DIRECTION: Continue the post about Japanese knotweed, starting right after its last sentence.

Japanese knotweed

My usual postings on plants are about plants that are ornamental or useful or both, but occasionally I look at invasives: recently, on privets and tumbleweed, and a bit earlier on monstrously invasive vines —  kudzu and mile-a-minute. Today, thanks to a piece in the 7/5/14 New Scientist (“Let them eat weeds” by Stephanie Pain), I turn to a dreadful pest, the Japanese knotweed. The plant will push aggressively through concrete, survive volcanic eruptions, and more.

From Wikipedia on the species:

Fallopia japonica, commonly known as Japanese knotweed, is a large, herbaceous perennial plant of the family Polygonaceae, native to Eastern Asia in Japan, China and Korea. In North America and Europe the species is very successful and has been classified as an invasive species in several countries. Japanese knotweed has hollow stems with distinct raised nodes that give it the appearance of bamboo, though it is not closely related.

RECORDS:

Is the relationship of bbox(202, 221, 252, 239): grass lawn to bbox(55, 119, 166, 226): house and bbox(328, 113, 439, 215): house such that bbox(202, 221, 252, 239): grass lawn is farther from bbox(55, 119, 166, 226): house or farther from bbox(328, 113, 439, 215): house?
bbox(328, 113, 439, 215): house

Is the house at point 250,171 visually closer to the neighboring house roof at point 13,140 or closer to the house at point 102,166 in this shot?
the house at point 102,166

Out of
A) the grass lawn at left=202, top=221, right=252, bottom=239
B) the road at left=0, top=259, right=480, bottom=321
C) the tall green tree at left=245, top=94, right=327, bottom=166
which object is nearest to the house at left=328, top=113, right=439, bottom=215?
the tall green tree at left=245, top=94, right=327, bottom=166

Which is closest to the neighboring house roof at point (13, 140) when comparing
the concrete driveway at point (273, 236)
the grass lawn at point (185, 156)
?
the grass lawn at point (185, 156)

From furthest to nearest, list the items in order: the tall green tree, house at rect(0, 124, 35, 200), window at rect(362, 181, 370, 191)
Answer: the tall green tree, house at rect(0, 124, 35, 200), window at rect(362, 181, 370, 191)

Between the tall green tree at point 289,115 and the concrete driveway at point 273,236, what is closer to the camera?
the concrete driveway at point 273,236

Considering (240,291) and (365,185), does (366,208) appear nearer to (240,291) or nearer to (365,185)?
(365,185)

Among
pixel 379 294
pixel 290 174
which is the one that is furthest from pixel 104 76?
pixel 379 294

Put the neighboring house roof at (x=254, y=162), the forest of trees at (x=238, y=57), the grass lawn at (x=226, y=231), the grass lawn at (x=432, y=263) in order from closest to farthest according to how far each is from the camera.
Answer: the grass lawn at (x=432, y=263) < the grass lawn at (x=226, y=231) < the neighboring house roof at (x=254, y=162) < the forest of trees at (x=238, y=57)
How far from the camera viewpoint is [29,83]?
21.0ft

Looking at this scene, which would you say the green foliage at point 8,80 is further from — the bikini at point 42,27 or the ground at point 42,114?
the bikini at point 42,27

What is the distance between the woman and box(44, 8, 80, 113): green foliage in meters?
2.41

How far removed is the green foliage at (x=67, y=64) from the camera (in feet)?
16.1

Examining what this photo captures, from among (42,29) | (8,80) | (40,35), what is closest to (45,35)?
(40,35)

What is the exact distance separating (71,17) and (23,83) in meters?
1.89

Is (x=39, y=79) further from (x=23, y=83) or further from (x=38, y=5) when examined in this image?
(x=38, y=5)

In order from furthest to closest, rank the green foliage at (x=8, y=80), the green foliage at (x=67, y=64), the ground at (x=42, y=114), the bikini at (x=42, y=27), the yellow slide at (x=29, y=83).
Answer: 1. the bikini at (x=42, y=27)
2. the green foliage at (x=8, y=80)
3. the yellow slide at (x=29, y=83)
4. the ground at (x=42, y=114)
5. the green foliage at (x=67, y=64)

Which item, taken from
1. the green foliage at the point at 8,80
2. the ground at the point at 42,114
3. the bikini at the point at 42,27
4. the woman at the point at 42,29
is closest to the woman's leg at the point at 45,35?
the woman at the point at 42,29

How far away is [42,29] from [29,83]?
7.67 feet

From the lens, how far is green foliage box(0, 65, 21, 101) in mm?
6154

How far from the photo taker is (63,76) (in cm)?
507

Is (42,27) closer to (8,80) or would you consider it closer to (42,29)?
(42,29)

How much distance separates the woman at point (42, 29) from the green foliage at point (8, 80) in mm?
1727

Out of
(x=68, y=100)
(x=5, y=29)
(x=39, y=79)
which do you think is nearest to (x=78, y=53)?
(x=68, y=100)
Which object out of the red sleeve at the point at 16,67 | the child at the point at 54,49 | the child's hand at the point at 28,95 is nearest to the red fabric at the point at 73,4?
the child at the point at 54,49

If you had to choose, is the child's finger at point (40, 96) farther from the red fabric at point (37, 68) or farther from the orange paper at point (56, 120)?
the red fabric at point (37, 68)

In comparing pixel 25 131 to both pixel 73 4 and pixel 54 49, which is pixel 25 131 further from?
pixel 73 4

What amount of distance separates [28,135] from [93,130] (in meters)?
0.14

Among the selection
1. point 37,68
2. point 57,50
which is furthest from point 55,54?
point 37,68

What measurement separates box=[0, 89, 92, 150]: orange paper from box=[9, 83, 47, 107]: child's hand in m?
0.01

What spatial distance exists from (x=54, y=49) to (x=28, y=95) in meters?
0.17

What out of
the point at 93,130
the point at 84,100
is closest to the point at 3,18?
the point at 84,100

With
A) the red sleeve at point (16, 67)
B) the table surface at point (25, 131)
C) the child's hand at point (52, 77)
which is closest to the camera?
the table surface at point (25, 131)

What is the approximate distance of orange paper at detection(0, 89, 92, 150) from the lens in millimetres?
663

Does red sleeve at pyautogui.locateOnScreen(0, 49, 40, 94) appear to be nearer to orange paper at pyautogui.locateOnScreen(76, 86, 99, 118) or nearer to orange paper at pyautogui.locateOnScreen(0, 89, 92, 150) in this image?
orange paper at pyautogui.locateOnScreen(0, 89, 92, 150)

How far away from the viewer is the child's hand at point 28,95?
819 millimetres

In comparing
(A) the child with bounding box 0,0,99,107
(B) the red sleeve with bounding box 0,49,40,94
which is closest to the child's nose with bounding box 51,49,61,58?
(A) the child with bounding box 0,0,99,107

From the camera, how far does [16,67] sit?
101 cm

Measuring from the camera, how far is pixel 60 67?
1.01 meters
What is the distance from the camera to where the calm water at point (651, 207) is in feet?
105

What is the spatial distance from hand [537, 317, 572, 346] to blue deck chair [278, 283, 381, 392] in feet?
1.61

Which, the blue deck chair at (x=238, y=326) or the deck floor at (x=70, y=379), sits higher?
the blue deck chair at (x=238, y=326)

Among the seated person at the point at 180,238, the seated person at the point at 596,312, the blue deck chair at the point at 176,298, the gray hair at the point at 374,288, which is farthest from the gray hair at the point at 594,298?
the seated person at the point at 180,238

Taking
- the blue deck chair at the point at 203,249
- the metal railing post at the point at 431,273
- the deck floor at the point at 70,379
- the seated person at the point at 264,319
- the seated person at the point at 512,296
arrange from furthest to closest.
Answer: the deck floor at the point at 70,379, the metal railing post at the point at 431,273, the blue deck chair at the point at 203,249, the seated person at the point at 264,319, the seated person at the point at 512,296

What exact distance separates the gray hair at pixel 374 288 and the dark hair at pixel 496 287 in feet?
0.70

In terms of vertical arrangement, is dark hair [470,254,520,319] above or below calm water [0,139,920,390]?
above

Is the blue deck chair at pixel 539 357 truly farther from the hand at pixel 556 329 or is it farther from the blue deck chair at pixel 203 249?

RESULT BELOW:
And on the genus:

Fallopia is a genus of about 12–15 species of flowering plants in the family Polygonaceae, often included in a wider treatment of the related genus Polygonum in the past. The genus is native to temperate and subtropical regions of the Northern Hemisphere. The genus includes herbaceous perennial plants, herbaceous vines, and woody vines.

Several species are serious invasive weeds, notably Japanese knotweed in Europe and North America …

The genus is named after Gabriello Fallopio, or Fallopius, who was the superintendent of the botanical garden at Padua. He was also an acclaimed anatomist, being considered a founder of modern anatomy along with Vesalius and Eustachius.

(Yes, the Fallopio or (Latinized) Fallopius for whom the Fallopian tubes are named.)

The polygonums (knotweeds) and their near relatives include some ornamental vines, a number of familiar minor-league weeds, and some spectacular invasives, like mile-a-minute and Japanese knotweed.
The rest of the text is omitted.